Mallory couldn’t speak. Alex slowly turned. His face was grey as ash, wrinkled as it had never been before. And his eyes, staring off into the distance, his eyes . . .
“Mallory, I—”
“What’s wrong?”
“I—I can see . . .”
He paused one final time, and Mallory felt on the verge of losing everything.
“What is it, Alex? What do you see?”
And this is what he told her . . .
Paul Tremblay
* * *
SWIM WANTS TO KNOW
IF IT’S AS BAD AS SWIM THINKS
Paul Tremblay is the author
of the novels The Little Sleep, No Sleep till Wonderland, Swallowing a Donkey’s Eye, Floating Boy and the Girl Who Couldn’t Fly (as PT Jones with Stephen Graham Jones) and the forthcoming A Head Full of Ghosts (May 2015, William Morrow). His short fiction and essays have appeared in the Los Angeles Times and numerous Year’s Best anthologies. He is also the author of the short story collection In the Mean Time and he co-edited (with John Langan) the anthology Creatures: Thirty Years of Monster Stories. He lives just outside of Boston, and when he’s not writing about narcoleptic detectives, girls with two heads, or teens who float, he helps administrate the Shirley Jackson Awards. www.paultremblay.net
What I remember from that day is the road. It went on for forever and went nowhere. The trees on the sides of the road were towers reaching up into the sky, keeping us boxed in, keeping us from choosing another direction. The trees had orange leaves when we started and green ones when it was over. The dotted lines in the middle of the road were white the whole time. I followed those, carefully, like our lives depended on them. I believed they did.

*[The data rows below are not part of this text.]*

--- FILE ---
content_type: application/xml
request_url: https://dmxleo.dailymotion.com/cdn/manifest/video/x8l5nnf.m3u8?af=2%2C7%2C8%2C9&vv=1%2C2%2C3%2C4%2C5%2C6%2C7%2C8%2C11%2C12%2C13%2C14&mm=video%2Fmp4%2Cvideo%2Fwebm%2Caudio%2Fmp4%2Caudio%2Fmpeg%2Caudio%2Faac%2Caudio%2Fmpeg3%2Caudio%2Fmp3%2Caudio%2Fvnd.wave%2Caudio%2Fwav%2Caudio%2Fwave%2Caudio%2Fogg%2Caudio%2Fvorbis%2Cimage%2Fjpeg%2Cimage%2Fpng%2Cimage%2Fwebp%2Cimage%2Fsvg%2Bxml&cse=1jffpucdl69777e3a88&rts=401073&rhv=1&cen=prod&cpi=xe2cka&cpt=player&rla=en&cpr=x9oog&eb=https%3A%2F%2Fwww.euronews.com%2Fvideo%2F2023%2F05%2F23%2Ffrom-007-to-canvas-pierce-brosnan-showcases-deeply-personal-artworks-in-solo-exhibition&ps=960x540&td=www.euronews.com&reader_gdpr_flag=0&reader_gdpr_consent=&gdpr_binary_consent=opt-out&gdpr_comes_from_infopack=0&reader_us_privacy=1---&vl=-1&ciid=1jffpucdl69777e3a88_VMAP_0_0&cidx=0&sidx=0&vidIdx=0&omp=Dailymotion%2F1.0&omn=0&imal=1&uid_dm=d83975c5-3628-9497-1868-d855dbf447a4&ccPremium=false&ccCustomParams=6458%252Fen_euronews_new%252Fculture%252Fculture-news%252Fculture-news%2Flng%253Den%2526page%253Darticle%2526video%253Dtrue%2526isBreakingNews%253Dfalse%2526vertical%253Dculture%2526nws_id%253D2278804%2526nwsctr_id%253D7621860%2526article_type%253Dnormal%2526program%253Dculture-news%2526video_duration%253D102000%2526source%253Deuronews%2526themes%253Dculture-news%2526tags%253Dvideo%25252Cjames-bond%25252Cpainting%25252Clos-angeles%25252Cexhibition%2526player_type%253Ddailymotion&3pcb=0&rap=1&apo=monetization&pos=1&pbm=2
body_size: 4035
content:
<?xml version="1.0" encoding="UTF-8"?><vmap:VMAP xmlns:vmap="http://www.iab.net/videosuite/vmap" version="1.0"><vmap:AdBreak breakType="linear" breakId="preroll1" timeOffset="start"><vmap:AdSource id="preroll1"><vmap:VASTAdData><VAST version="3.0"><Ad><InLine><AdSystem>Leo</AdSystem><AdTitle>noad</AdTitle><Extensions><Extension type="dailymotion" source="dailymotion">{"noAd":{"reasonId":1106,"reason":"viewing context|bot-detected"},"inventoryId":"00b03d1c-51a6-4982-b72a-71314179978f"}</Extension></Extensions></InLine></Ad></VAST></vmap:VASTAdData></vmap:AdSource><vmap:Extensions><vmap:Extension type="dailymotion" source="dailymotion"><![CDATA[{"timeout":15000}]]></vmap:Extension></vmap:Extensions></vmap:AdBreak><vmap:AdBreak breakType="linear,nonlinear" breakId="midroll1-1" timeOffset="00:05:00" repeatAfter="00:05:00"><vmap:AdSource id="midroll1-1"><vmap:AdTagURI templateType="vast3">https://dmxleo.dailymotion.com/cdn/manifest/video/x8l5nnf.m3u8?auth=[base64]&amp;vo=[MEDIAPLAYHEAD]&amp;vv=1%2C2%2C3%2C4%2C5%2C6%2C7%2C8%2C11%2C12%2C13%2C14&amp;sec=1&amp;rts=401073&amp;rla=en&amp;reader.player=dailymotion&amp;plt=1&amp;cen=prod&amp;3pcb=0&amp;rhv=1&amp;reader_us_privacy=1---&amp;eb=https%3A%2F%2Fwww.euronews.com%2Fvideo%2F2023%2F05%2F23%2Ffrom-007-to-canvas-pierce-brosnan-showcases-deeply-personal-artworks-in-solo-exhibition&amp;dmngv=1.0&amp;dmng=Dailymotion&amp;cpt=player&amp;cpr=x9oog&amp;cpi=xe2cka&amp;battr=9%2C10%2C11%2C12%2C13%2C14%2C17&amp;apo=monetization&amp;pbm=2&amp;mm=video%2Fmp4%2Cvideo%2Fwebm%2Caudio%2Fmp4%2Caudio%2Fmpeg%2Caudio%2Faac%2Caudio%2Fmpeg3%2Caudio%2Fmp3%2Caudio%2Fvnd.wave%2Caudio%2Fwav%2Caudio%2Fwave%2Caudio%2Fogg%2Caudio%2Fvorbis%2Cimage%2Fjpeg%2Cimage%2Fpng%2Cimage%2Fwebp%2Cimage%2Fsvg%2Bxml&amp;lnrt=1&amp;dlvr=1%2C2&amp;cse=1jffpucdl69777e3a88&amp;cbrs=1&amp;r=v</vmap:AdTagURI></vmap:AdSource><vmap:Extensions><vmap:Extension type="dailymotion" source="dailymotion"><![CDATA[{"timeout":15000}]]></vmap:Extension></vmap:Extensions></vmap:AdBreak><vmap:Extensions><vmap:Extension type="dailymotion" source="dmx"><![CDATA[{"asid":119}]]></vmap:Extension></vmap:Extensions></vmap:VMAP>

We made the TV news. We made a bunch of papers. I keep one of the clippings folded in my back pocket. The last line is underlined.
“The officer said the police don’t know why the mother headed south.”

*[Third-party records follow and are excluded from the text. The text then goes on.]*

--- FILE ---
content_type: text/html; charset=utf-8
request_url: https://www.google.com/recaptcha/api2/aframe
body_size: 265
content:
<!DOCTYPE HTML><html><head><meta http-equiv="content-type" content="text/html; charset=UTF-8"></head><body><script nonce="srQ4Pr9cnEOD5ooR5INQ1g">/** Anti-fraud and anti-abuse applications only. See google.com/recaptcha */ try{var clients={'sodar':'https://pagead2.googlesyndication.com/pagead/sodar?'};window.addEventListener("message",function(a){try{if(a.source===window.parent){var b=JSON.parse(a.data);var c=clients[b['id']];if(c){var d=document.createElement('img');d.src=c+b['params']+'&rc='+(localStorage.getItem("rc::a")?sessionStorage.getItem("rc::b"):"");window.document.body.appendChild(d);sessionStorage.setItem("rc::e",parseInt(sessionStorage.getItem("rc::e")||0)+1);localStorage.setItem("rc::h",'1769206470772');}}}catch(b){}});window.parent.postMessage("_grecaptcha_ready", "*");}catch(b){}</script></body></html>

I need a smoke break bad. My fingertips itch thinking about it. It’s an early afternoon Monday shift and I’m working the twelve-items-or-less register, which sucks because it means I don’t get a bagger to help me out. Not that today’s baggers are worth a whole heck of a lot. I don’t want Darlene working my line.

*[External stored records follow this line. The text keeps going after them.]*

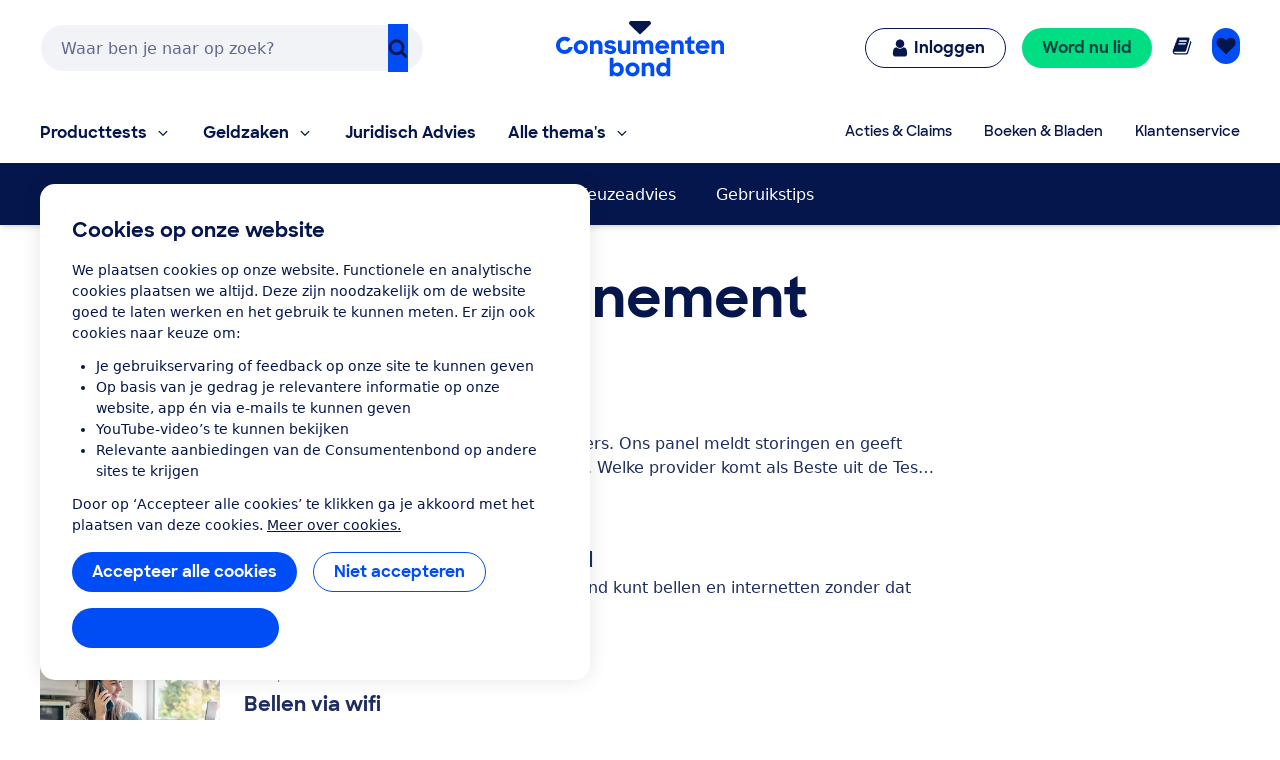

--- FILE ---
content_type: image/svg+xml
request_url: https://res.cloudinary.com/cb-media/image/upload/cmsmedia/prod/binaries/content/gallery/cbhippowebsite/icons/mobile.svg
body_size: -46
content:
<?xml version="1.0" encoding="UTF-8" standalone="no"?>
<svg xmlns="http://www.w3.org/2000/svg" viewBox="0 0 432 1008">
  <path d="M432 216v576c0 39-33 72-72 72H72c-39 0-72-33-72-72V216c0-39 33-72 72-72h288c39 0 72 33 72 72zm-162 9c0-5-4-9-9-9h-90c-5 0-9 4-9 9s4 9 9 9h90c5 0 9-4 9-9zm108 477V306c0-10-8-18-18-18H72c-10 0-18 8-18 18v396c0 10 8 18 18 18h288c10 0 18-8 18-18zm-117 90c0-25-20-45-45-45s-45 20-45 45 20 45 45 45 45-20 45-45z" fill="currentColor"/>
</svg>


--- FILE ---
content_type: application/x-javascript;charset=utf-8
request_url: https://swa.consumentenbond.nl/id?d_visid_ver=5.5.0&d_fieldgroup=A&mcorgid=3C2215F354E783880A4C98A4%40AdobeOrg&mid=31181940803918176142718293778137643648&d_coppa=true&ts=1763529918128
body_size: -32
content:
{"mid":"31181940803918176142718293778137643648"}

We’ve never met or anything, but Julie’s youth soccer coach, I know who he is. Brian Jenkins, a townie like me, five years older but looks five years younger, a tall and skinny school-teacher type even if he only clerks for the town DPW, wearing those hipster glasses he doesn’t need and khakis, never jeans. Always easy with the small talk with everyone in town but me. Brian isn’t paying attention to what he’s doing, lost in his own head like anyone else, and he gets in my line with his Gatorade, cereal, Nutter Butters, toothpaste, and basketful of other shit he can’t live without. Has a bag of oranges, too. He’ll cut them into wedges like those soccer coaches are supposed to. I’m not supposed to go to her games so I don’t. From across the street I’ll walk by the fields sometimes and try to pick out Julie, but it’s hard when I don’t even know what color tee shirt her team wears. When Brian sees it’s me dragging that bag of oranges over the scanner, me wondering which orange Julie will eat, sees it’s me asking if he has a Big Y rewards card, and I ask it smiling and snapping my gum, daring him to say something, anything, he can barely look me in the eye. Run out of things to say in my line, right coach?